The Lifter of My HeadA Story by "Aleeza"I am not Christ but I was called by God to be like Christ. I am not the Light but I was called by God to shine His Light. John 1:6-9 God sent a man, John the
Baptist, to tell about the light so that everyone might
believe because of his testimony. John himself was not the light; he was
simply a witness to tell about the light. The one who is the true light,
who gives light to everyone, was coming into the world. I am not the Savior but
was called by God to inform you that the Savior is real. He died a horrible
death to bare or sins and later He rose again. Some people think I'm loud and
boisterous, some people think I have way too much to say and I usually do. I've
even been nick named Gabby :) Either way they think is okay. I'm not one who
believes that I have that many gifts, but I do believe the gift to gab is one
of them. I may not be hugely gifted in an abundant of areas, I may not be the
kind of person who can spout scripture off the top of my tongue, but I am that
person who will share what I know. I don't have a large amount of brain
power but I have a tremendous amount of knowledge. My knowledge comes from life
itself. My knowledge comes from experiencing the most dreadful and terrifying
of times. Feeling as if I wanted to die many times over and yet each day I woke
up. There was a time not too many years ago, that I believed that we live in a
world full of different people with different problems and we all had to learn
how to deal with it. At 16 years, old I reluctantly accepted Christ as my
savior. I instantly felt the Holy Spirit moving through me, but because I was
unaware of what it was I got angry and backed away. I
understand now that there are some people who have a genuine fear of being
publicly and radically excited for Jesus because I used to be that person. I am
in my forties and it wasn’t until a few years ago, that I learned that
Salvation wasn't all God had to offer. I found out that I could have an
intimate relationship with my Father. Hmmm, that was something I've never had,
not in a pure form anyway. I began to pray, but not these sophisticated
prayers. My prayers consisted of me just talking with Jesus. Asking Him
who He was too me. Asking Him who am I and why am I here. I began to have very
intimate conversations with Him. I began reading His word and finding out who
He is too me. Through being intimate and personal with God I have been
able to identify His presence. I have heard His voice, I have started to
see the things He is showing me. I truly understand to live for Christ is to
die (in the flesh) to love the unlovable, to forgive the unforgivable and to
reach out to the unreachable. So yes, at time I am loud, opinionated, excited,
ready and eager to learn. When I have a Father, who takes one hand and picks me
up out of the ashes then and only then did I understand the love of a Father.

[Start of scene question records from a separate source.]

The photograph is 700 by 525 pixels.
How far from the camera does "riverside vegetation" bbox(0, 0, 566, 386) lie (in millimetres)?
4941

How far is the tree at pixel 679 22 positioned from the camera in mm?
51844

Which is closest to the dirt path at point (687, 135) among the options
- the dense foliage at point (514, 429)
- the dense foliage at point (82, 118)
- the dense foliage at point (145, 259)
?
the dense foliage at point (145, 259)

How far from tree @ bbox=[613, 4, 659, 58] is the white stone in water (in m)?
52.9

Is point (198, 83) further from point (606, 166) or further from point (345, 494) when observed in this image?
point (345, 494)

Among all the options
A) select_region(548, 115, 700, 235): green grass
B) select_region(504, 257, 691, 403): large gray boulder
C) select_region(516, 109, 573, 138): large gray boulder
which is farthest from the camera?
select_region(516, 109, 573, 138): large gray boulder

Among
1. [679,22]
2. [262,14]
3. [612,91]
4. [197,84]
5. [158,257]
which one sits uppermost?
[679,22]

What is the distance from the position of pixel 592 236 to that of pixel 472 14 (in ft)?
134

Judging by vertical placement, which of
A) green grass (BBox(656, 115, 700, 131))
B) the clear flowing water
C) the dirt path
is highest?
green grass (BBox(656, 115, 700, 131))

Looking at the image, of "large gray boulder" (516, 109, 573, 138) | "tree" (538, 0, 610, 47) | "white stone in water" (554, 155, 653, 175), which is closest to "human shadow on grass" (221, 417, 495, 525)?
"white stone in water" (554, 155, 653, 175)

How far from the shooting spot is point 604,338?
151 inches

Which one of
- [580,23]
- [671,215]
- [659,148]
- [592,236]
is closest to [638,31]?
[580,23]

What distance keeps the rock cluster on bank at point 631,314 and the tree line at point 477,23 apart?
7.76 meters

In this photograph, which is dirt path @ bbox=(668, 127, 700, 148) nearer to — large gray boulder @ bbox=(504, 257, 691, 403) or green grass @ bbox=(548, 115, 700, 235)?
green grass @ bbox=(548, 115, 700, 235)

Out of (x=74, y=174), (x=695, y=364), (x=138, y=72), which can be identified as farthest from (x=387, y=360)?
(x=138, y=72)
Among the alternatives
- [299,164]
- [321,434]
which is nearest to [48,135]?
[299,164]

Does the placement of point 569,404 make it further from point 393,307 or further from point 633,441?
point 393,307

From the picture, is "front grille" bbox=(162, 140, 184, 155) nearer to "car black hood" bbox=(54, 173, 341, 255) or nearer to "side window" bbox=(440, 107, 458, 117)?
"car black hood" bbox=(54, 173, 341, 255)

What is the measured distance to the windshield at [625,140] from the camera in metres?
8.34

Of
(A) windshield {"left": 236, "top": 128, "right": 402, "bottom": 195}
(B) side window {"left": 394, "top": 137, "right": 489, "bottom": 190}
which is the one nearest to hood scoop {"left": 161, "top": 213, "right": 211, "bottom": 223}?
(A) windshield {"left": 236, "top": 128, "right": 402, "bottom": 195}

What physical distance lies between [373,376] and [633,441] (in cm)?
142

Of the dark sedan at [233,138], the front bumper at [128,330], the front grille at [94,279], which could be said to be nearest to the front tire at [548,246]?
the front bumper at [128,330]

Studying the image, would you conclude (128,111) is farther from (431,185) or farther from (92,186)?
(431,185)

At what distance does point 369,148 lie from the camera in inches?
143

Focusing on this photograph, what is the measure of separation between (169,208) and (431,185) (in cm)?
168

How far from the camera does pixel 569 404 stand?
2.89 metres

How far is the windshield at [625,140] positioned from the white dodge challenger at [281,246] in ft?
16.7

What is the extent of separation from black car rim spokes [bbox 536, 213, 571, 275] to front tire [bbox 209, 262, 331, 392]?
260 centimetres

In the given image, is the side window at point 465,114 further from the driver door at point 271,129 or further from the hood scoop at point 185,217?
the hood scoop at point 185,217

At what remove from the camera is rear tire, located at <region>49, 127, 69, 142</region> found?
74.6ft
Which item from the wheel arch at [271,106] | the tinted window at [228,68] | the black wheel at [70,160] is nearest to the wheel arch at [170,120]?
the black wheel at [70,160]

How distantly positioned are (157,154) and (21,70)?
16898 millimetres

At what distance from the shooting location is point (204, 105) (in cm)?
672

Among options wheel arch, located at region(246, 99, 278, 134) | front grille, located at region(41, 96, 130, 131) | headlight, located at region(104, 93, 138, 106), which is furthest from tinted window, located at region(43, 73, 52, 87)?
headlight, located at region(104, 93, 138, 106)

So even being unqualified in the worlds eyes I will always give my very best. I
will always give Jesus my yes. Even when I'm scared or feeling inadequate. I
know if I'm operating under His will and not my own then I will succeed in all
I do. I am not
always bold, there are times I am fearful. Usually a fear of failing.
Emotionally a fear of feeling unworthy enough to carry myself to look or sound
like a Woman of God always. I used to think that unless I carried a title or a
certain level of education then I wasn't capable of making a difference. Well I
can tell you that it is important to study His word and gain His knowledge but
what is also great is that most and I mean almost all ministry comes from life
experiences. That's how God uses our hearts, because we've seen things and
because we've been there we understand how to love as He would love. So, when I
feel like I'm not good enough or I'm never going to make it. I always remind
myself of the 1st prophetic scripture I've ever received which stated.........
Jeremiah 29:11 For I know the plans I have for you,” says the Lord.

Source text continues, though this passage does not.